Dive Brief:
- Yelp has introduced Yelp Connect, which enables restaurants the ability to communicate with customers who have shown interest in the business, according to a release emailed to Restaurant Dive. Through Yelp Connect, restaurants can share information such as new menu items, specials or events.
- Yelp users will automatically receive these updates on their app home screen, as well as in a personalized weekly email from restaurants they’ve engaged with on the app.
- Yelp also added Predictive Wait Times for its Waitlist feature, which shows diners a live wait time, and Notify Me, which allows diners to set reminders to join a waitlist.
Dive Insight:
These new features join a laundry list of updates Yelp has made to its app in the past year in an effort to diversify its portfolio and personalize user experience. Last year, the company added restaurants to Yelp Reservations and Yelp Waitlist, introduced Yelp Waitlist Kiosks and integrated Grubhub's restaurant network onto its platform. In April, the app added a feature that allowed users to rate a restaurant’s eco-friendliness.
And, just last month, Yelp launched a new feature that tailors search results to customers’ lifestyles and preferences, which Chief Product Officer Vivek Patel called the company’s most significant product update in 15 years.
Yelp Connect adds to that personalization element, but seems to benefit its restaurant partners just as much, if not more, than consumers. The feature enables operators to control their messaging and target customers that previously showed interest in their brand through other Yelp features, like Yelp Reservation. It also does so as both a push-and-pull communication, displaying new information to customers who visit the app, and pushing that same news out to customers via a weekly email.
There were no details in the release about whether or not the email was an opt-in feature, which is important. Most consumers want to receive messaging about products and discounts relating to their interests, according to a survey from PwC, but 65% of customers would stop using a brand if it wasn’t transparent about how it was using their data, according to a survey by Acquia.

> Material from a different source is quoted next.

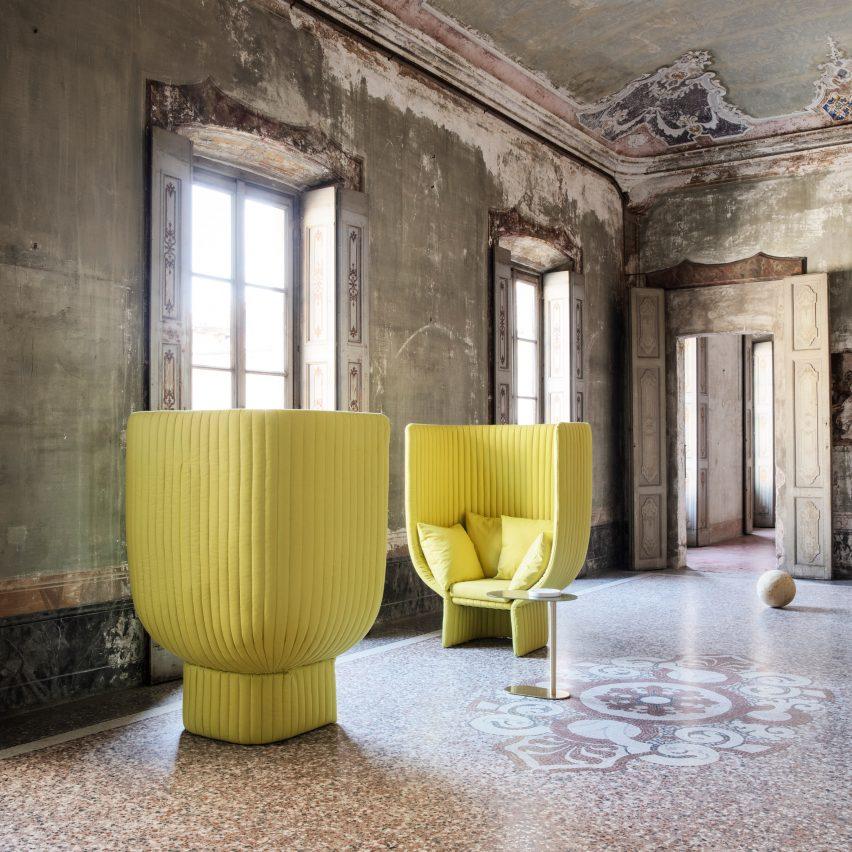 Ghisolfa sofa and chair designed by by Raffaella Mangiarotti for Italian brand IOC Project Partners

Yelp’s release did note that this feature offers restaurant operators a strategic approach to target relevant customers, adding that “the current state of social media isn’t designed with business owners in mind.” Indeed, once Facebook changed its algorithm last year to favor personal pages over business pages, organic reach started to have less impact for restaurants using the channel, as less people were seeing their messages. Leveraging Yelp is a way restaurants can control direct-to-consumer messaging without having to navigate that algorithm challenge or spend hefty advertising money.
This launch also shows a necessary evolution for Yelp, which has been around since 2004 but faces intensifying competition from other platforms like Google and Instagram. The company lost its spot atop the reviews throne to Google in 2015, and began pivoting to other features like reservations. Its new features are putting the company front and center through the customer journey, from reservations to wait list views to communication. These initiatives may have primed Yelp as an attractive acquisition target — according to a Wall Street Journal report, Groupon could be looking to buy Yelp to ease shareholder tensions over the daily-deals brand's lackluster finances. A deal could drive synergies of around $200 million, per the report. Neither Groupon nor Yelp commented on the report.
In the meantime, as more restaurants focus on their own websites and apps, and also continue to market through social media, third-party sites and competitive sites like TripAdvisor, restaurants on Yelp will be challenged with avoiding over-communication to a point where their messages get lost.